LibertyWorks – a group that professes to support free speech, natural rights and free markets – launched a legal challenge to Australia’s travel ban in December, arguing it was a “fundamental breach” of human rights.
The group’s court action is separate to threats of legal action against the federal government’s recent ban on returnees from India.
The government has walked back threats to arrest Australians who circumvent the India travel ban amid rising outrage this week. On Wednesday, Deputy Prime Minister Michael McCormack ruled out imposing penalties available under biosecurity laws.
“Nobody’s going to be jailed,” he told ABC TV on Wednesday.
“We made that decision based on medical advice. We didn’t want plane loads of people coming back and swamping our quarantine system.”
In its case, LibertyWorks has argued Health Minister Greg Hunt does not have the power under the Biosecurity Act to legally enforce a ban on outbound travel.
Outbound travel without a special exemption from the Department of Home Affairs – with the exception of New Zealand – has been banned for more than 12 months due to the COVID-19 pandemic.
The non-profit group argued the outbound border could be open within weeks if it wins the case, which is set for a full Federal Court bench on Thursday.
“Over the course of the past year LibertyWorks has become aware of tens of thousands of Australians that have been forced to be absent from significant events that often have a sometimes tragic and personal impact on their lives,” LibertyWorks president Andrew Cooper said on Wednesday.
“We are aware of people missing funerals of loved ones, others being unable to leave Australia and care for sick relatives, couples that have been separated and cannot reunite, the birth of children with the father or relatives not in attendance.”
The group said the government retained the power to impose quarantine restrictions on inbound passengers, limiting the risk of COVID-19 transmission prompted by outbound travel.
Outbound travellers could also be made aware that leaving Australia did not guarantee a right to return, given limitations on quarantine systems.
“Any individual, in the act of departing Australia, does not increase the health risk of any Australian left behind,” Mr Cooper said.

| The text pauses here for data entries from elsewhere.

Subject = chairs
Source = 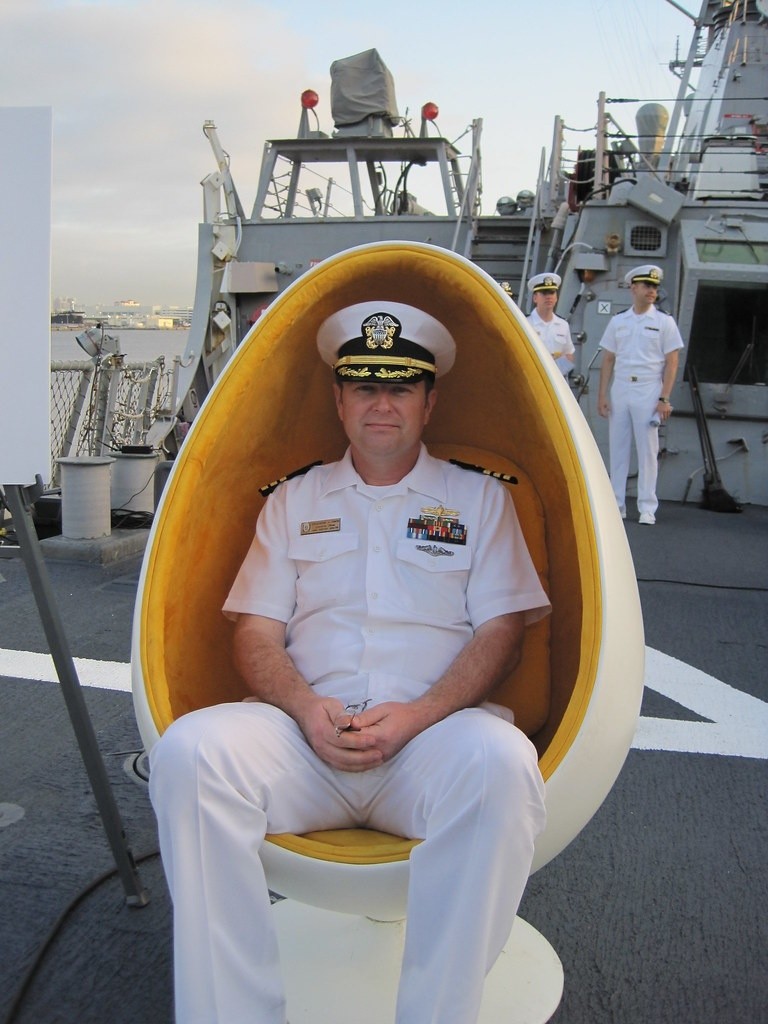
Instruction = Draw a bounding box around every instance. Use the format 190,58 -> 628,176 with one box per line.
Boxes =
132,238 -> 644,1024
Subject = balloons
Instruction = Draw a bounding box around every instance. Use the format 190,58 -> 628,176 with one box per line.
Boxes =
302,90 -> 318,109
423,102 -> 438,120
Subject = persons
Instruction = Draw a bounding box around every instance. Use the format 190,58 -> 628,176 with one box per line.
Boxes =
526,272 -> 575,385
148,301 -> 546,1024
597,265 -> 685,524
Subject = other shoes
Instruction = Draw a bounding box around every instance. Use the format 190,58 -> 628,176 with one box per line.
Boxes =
639,513 -> 655,525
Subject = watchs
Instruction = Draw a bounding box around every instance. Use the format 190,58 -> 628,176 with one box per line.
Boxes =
659,397 -> 670,403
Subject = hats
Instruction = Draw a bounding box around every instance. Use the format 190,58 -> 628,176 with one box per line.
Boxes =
497,281 -> 513,295
624,265 -> 664,284
526,273 -> 561,293
317,301 -> 456,384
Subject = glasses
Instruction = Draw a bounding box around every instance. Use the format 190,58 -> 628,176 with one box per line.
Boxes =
333,697 -> 373,737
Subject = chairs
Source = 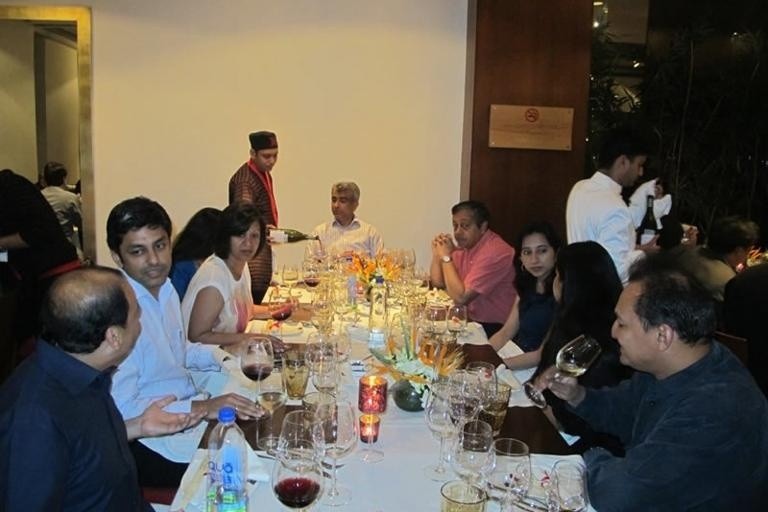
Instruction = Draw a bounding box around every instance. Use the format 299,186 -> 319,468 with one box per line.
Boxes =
708,327 -> 751,365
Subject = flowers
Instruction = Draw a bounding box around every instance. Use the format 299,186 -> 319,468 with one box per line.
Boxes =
363,319 -> 468,397
342,240 -> 403,301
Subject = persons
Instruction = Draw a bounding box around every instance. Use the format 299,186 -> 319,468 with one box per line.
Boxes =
0,267 -> 207,512
564,126 -> 668,287
102,197 -> 294,491
429,198 -> 517,340
489,217 -> 582,369
304,181 -> 386,276
543,257 -> 768,509
227,132 -> 279,304
662,217 -> 767,393
1,161 -> 81,375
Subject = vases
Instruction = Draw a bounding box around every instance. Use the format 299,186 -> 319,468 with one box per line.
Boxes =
392,377 -> 432,413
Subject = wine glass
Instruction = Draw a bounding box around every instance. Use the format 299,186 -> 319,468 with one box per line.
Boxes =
235,241 -> 589,511
523,332 -> 602,407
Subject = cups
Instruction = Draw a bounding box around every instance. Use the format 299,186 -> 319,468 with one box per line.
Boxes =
480,377 -> 512,432
358,415 -> 380,443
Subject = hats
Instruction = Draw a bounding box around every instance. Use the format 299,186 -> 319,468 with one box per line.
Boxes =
249,132 -> 277,150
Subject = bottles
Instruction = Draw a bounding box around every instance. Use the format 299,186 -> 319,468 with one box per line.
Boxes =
638,195 -> 658,248
266,226 -> 323,243
203,407 -> 249,512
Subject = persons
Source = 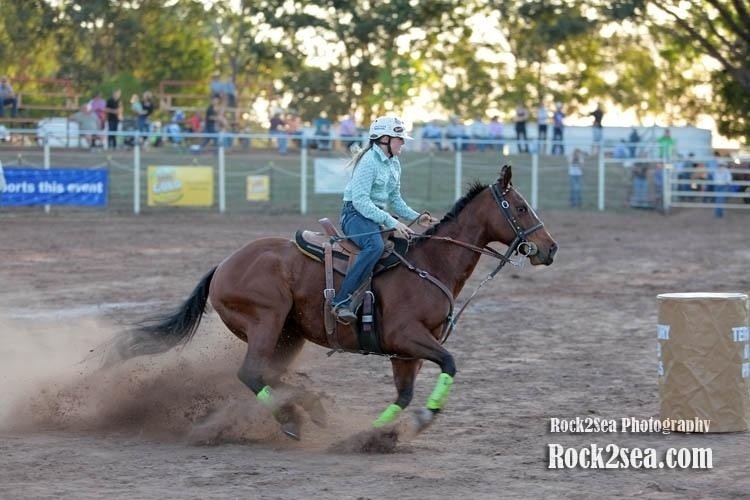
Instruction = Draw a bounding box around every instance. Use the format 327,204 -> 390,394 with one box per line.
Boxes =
614,127 -> 733,217
267,108 -> 356,154
590,100 -> 605,155
568,147 -> 584,207
68,87 -> 251,154
536,100 -> 547,154
0,75 -> 17,117
551,101 -> 565,155
331,114 -> 438,325
425,114 -> 504,151
514,99 -> 529,153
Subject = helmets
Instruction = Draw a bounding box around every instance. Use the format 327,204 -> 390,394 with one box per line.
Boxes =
368,115 -> 415,141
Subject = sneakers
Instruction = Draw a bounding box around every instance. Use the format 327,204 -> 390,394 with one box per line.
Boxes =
330,304 -> 358,325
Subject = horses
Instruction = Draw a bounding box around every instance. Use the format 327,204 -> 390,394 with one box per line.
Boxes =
87,164 -> 558,445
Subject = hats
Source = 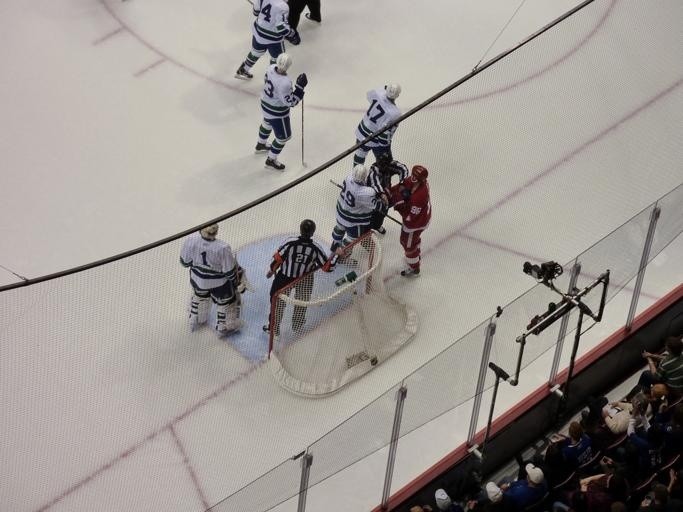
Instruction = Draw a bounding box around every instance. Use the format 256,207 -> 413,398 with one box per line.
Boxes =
485,481 -> 503,504
433,487 -> 453,511
525,463 -> 545,484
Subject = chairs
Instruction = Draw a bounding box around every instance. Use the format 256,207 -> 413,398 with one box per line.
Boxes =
409,438 -> 568,511
568,327 -> 682,511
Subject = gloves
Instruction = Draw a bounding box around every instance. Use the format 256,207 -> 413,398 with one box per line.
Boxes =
293,73 -> 309,91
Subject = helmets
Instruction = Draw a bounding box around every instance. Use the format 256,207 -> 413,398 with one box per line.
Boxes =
351,164 -> 367,183
199,223 -> 220,239
383,81 -> 403,102
275,51 -> 293,73
411,165 -> 429,183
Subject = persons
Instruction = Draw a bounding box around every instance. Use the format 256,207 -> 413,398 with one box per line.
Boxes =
237,2 -> 296,78
263,220 -> 344,335
391,165 -> 431,277
283,1 -> 321,44
179,223 -> 239,333
256,54 -> 308,171
367,152 -> 409,234
353,83 -> 401,169
332,164 -> 382,257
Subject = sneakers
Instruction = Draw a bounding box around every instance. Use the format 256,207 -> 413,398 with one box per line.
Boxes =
262,323 -> 280,337
303,12 -> 321,23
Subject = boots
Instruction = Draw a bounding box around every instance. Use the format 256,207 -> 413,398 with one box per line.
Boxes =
187,315 -> 245,336
235,61 -> 253,80
264,156 -> 286,170
401,265 -> 421,276
255,141 -> 272,151
291,318 -> 306,331
337,256 -> 358,265
374,225 -> 387,234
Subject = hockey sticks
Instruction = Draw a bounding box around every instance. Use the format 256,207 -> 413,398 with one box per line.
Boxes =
302,97 -> 310,167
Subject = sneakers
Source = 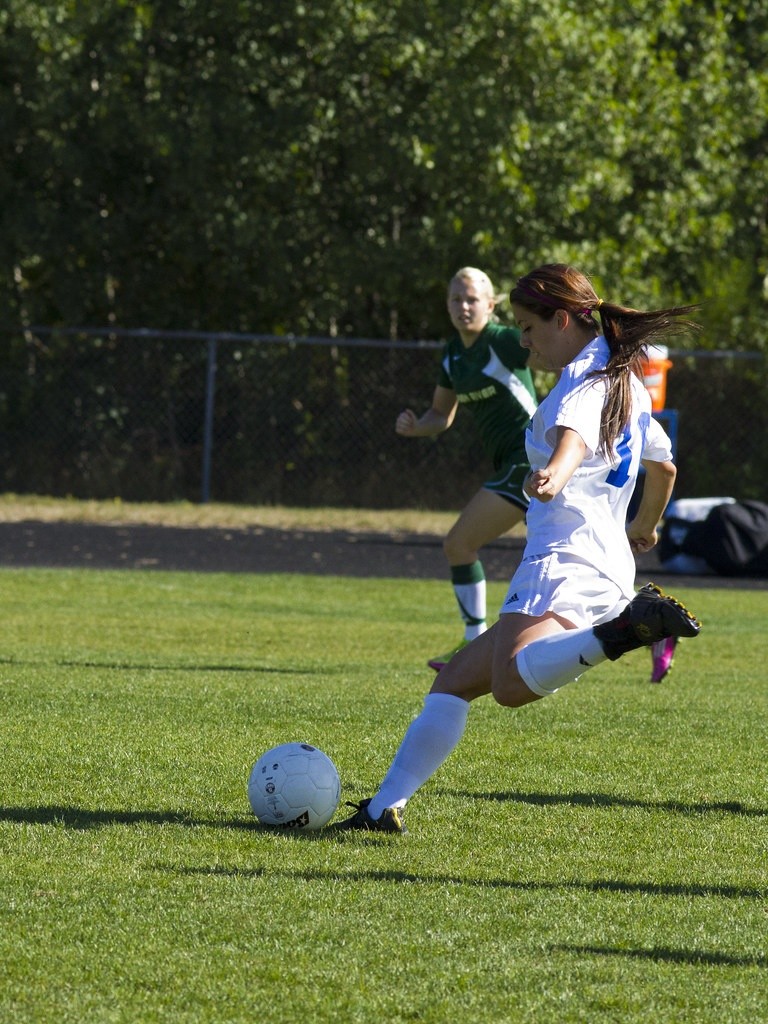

In March, the NSW Council for Civil Liberties also called on the federal government to end the outbound travel ban, saying it had adopted an “authoritarian approach” to travel amid the pandemic.
In April, Mr Hunt said slashing outbound travel was important to avoid overloading Australia’s hotel quarantine systems when those people seek to return.
Should LibertyWorks’ legal challenge fail, the outbound travel ban will remain in place until at least June 17, at which point Mr Hunt will have the option to extend it further.
“The Australian Border Force operates an exemptions process … they consider each case on its merits and I will leave the individual cases to them,” Mr Hunt said.
“You have the categories of critical work, of assisting the national interest and compassionate exemption … those are the fundamentals and they should remain the basis of it.”